RunKeeper has recently launched a new iPhone 5 application this morning dubbed Breeze, which is aimed for not only runners, but walkers and casual exercisers. The apps uses the phone’s M7 motion core processor to track the user’s movement all day.
“Breeze gives you simple insights into your daily activity and motivates you to make fitness a bigger part of your life,” the company writes in an introductory blog post. “Breeze starts by tracking all the steps you take — but it goes far beyond your average pedometer. Breeze tells you where and when you are moving throughout the day, offers personal daily goals, motivating notifications that are subtle yet persuasive, and celebrates big moments and achievements. You’ll gain more insight into how your daily activities through a simple, easy-to-use interface.”
The application tracks the users movement continuously throughout the day, and sends a push notification to inform them on their progress for reaching their pre-set goals It’s also been designed to help give users an idea on when they’re moving throughout the day and when they make possible be able to continue on some extra exercise. Lastly, the application will give recaps of of the movements completed during the previous day, every morning and allowing users to compare their workout form each day or averages.

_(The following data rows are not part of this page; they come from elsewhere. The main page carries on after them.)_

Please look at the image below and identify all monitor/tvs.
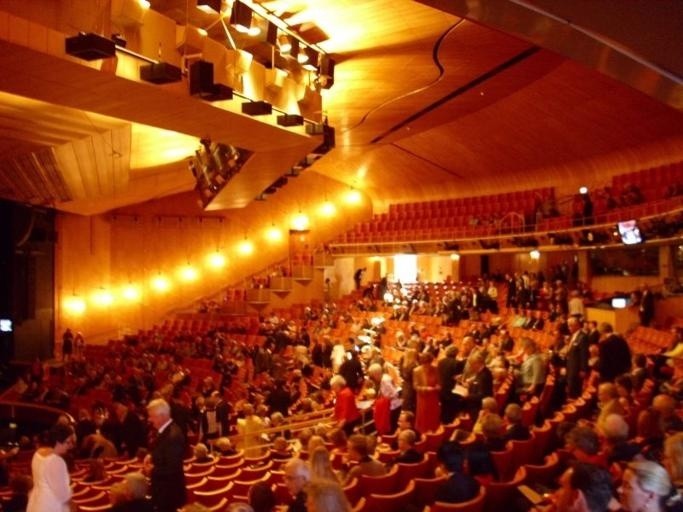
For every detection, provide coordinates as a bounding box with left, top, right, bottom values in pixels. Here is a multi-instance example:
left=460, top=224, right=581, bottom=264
left=617, top=219, right=644, bottom=246
left=611, top=298, right=626, bottom=309
left=0, top=319, right=14, bottom=333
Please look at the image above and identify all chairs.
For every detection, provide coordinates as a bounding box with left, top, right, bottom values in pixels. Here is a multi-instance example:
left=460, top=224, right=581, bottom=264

During the Xconomy event during the previous month, RunKeeper CEO Jason Jacobs talked about how he view passive tracking on phone fitting into the activity tracker market as time passes. compared to dedicated devices like that Fitbit or Moov.
“What we started to notice was this fitness-specific hardware was on a road to nowhere, because over time it’s on a path to commoditization and how can they possibly maintain these margins when there’s less and less differentiation and more and more players in the market?” Jacobs said at the time. “So from a focus standpoint, we’re squarely focused on being the software that powers the fitness component of phones and, in general, wearables. And while we still plan to integrate with the third party inputs, we don’t think the standalone devices that are fitness specific are the vehicle that is going to take this stuff to the mass market. We think it’s going to be the phone.”

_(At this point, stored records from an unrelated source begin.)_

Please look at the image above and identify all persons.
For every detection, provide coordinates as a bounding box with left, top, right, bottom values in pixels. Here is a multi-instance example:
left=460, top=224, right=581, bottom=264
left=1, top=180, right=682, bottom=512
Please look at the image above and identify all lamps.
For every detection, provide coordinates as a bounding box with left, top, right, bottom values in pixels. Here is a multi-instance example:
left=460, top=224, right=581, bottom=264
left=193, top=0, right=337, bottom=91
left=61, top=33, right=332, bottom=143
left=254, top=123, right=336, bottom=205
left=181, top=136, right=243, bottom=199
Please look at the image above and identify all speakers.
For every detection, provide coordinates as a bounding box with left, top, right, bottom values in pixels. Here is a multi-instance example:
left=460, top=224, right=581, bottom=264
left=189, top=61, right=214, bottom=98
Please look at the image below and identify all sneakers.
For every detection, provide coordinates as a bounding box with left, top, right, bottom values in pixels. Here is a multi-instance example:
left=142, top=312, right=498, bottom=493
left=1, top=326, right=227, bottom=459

Due to its reliance on M7 co-processor to provide a ongoing tracking without exhausting the battery, the application will currently become available for the iPhone 5s.Although the company commented that it is looking for ways to expand the Breeze app towards other devices, Other future plans has included deeper integration with RunKeeper’s flagship application and more persona specific feature and notification, which will likely contain the same features Jacobs has previously spoken about.
“If we know that you’re supposed to run 10 miles tomorrow or today and we know your schedule and we know that it’s raining outside, we also know when it stops raining,” he said at the time. “Or we don’t today, but we sure could, the technology’s there. Right? So what if we pinged you and said ‘Hey it stopped raining, might be a good time to get in that 10 miles,’ since we know you have two hours free in your schedule? It’s scary, but it’s incredibly powerful if harnessed for good.”